Well could you direct me somewhere that I can get some of this info., if you don't want to post it, you could email it.

Heres some quotes from Gosei:

"My father loved combat. He was the first to teach free combat in Karate. Before him nobady did. He practiced it and he taught it. They did not practice free kumite in Okinawa, but he did".

"My father changed many things. In Okinawa you had to learn by yourself. In Japan, on the other hand, you learn in groups, in schools. My father changed the educational system for schools, universities...for big groups".

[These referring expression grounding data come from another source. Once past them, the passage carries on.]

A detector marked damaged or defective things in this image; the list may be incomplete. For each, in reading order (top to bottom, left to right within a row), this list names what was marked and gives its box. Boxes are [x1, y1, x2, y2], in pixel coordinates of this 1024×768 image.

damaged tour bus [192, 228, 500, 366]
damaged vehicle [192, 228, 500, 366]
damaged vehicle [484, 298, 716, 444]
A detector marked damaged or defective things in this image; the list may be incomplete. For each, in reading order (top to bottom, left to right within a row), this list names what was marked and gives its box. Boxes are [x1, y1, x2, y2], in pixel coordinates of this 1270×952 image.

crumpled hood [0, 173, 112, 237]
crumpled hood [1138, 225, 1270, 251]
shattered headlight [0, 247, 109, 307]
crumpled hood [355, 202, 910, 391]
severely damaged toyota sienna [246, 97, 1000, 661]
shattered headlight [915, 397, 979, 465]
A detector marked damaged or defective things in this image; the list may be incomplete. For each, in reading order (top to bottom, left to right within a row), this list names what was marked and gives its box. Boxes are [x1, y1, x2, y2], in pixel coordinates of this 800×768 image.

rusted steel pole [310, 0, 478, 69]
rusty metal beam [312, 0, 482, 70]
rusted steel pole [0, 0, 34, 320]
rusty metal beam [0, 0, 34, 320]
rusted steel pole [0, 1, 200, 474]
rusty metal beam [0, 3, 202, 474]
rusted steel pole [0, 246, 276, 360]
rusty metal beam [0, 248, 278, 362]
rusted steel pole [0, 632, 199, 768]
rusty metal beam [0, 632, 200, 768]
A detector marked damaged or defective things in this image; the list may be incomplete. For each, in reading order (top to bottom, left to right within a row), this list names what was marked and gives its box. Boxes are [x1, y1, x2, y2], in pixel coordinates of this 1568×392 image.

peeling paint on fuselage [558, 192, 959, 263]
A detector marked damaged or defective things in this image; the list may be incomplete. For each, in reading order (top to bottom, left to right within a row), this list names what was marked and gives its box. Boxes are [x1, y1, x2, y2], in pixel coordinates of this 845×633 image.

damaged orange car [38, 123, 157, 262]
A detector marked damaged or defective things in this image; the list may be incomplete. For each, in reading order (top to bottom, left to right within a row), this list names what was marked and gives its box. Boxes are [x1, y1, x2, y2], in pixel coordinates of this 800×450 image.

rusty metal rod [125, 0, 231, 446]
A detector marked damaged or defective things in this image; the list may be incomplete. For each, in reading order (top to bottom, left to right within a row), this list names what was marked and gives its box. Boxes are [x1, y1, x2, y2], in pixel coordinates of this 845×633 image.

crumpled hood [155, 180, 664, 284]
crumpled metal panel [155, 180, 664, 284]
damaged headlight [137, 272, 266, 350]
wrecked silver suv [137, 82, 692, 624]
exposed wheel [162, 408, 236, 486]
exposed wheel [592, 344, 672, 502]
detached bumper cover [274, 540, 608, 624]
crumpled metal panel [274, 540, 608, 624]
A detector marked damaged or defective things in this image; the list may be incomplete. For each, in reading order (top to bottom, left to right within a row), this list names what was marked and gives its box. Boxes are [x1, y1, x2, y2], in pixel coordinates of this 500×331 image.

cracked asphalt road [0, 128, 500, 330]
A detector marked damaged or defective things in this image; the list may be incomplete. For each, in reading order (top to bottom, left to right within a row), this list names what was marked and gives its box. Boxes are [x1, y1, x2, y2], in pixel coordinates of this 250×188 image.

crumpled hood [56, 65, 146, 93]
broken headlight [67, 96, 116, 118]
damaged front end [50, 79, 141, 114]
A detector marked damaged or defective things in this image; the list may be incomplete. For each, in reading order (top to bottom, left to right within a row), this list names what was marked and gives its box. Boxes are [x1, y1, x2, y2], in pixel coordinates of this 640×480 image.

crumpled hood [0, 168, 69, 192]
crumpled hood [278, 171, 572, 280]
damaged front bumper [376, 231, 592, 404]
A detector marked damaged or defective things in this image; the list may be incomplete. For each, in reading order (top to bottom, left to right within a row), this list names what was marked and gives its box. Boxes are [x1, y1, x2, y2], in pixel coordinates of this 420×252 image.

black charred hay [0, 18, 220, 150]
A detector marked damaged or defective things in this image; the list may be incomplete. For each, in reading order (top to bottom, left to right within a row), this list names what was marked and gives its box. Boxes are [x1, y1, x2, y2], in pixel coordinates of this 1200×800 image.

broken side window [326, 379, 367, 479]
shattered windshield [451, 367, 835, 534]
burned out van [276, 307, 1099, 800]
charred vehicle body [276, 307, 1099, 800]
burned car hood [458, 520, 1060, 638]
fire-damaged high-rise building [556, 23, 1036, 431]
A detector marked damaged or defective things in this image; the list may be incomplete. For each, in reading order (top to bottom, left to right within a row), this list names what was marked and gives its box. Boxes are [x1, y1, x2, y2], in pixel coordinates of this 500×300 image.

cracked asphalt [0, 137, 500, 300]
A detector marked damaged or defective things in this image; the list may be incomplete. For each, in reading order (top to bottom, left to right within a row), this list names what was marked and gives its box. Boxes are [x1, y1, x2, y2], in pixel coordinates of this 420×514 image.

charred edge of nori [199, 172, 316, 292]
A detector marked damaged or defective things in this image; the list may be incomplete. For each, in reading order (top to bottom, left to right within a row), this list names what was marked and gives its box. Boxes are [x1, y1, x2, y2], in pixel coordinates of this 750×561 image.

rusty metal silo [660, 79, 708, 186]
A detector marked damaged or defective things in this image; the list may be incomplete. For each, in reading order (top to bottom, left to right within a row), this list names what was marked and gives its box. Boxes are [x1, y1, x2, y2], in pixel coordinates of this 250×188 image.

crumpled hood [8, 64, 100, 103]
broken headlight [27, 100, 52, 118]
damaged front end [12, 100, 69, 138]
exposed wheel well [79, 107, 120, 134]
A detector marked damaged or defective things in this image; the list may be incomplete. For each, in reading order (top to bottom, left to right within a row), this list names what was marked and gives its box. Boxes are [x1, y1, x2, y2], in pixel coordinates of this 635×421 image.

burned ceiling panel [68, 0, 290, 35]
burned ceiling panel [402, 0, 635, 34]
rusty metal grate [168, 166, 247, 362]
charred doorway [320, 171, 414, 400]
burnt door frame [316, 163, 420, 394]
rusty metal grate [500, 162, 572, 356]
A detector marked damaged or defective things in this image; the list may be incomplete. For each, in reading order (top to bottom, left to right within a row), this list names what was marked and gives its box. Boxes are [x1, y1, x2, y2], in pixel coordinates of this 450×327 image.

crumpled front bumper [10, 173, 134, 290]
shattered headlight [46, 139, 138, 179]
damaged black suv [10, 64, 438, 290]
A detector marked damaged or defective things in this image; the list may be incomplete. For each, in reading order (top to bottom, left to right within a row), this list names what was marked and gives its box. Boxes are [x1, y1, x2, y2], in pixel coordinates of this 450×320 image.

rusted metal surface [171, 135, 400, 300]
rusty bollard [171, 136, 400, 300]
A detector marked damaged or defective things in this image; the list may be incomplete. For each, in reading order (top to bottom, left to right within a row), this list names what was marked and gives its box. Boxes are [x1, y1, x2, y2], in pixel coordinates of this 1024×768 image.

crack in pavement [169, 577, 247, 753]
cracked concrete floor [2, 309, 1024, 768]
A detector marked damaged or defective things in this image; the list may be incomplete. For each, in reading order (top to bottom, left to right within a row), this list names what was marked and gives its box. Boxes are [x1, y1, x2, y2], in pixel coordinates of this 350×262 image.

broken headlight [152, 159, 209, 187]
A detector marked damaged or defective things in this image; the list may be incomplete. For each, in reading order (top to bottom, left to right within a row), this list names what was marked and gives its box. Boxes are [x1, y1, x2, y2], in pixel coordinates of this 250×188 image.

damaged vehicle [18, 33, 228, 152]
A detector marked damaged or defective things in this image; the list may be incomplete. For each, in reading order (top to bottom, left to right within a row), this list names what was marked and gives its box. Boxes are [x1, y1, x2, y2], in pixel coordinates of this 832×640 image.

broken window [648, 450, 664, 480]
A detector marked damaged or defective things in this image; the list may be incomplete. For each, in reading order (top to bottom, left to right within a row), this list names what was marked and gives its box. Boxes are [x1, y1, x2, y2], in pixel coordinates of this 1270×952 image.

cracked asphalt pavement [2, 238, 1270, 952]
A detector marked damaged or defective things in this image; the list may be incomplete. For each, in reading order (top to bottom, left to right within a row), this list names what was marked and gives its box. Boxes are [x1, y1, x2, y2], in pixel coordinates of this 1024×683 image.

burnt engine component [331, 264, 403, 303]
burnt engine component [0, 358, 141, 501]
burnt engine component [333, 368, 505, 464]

"My father was very famous and Karate practioners from all over the world came to the dojo. I was the masters son and I remember I had to fight them all".


----------



## RyuShiKan (Mar 25, 2003)

> _Originally posted by akja _
> *Well could you direct me somewhere that I can get some of this info., if you don't want to post it, you could email it.
> 
> Heres some quotes from Gosei:
> ...




Here is a perfect example.
Taira Shinken, Motobu Choki, Nakamura Shigeru all did free kumite long before Yamaguchi Gogen.



> _Originally posted by akja _
> *"My father changed many things. In Okinawa you had to learn by yourself. In Japan, on the other hand, you learn in groups, in schools. My father changed the educational system for schools, universities...for big groups".*




Funakoshi was responsible for most changes made in the schools and Universities in Japan not Yamaguchi.


----------



## James Kovacich (Mar 25, 2003)

> _Originally posted by RyuShiKan _
> *Here is a perfect example.
> Taira Shinken, Motobu Choki, Nakamura Shigeru all did free kumite long before Yamaguchi Gogen.
> 
> ...



I figured that would get you talking. I'll read the rest of the article.


----------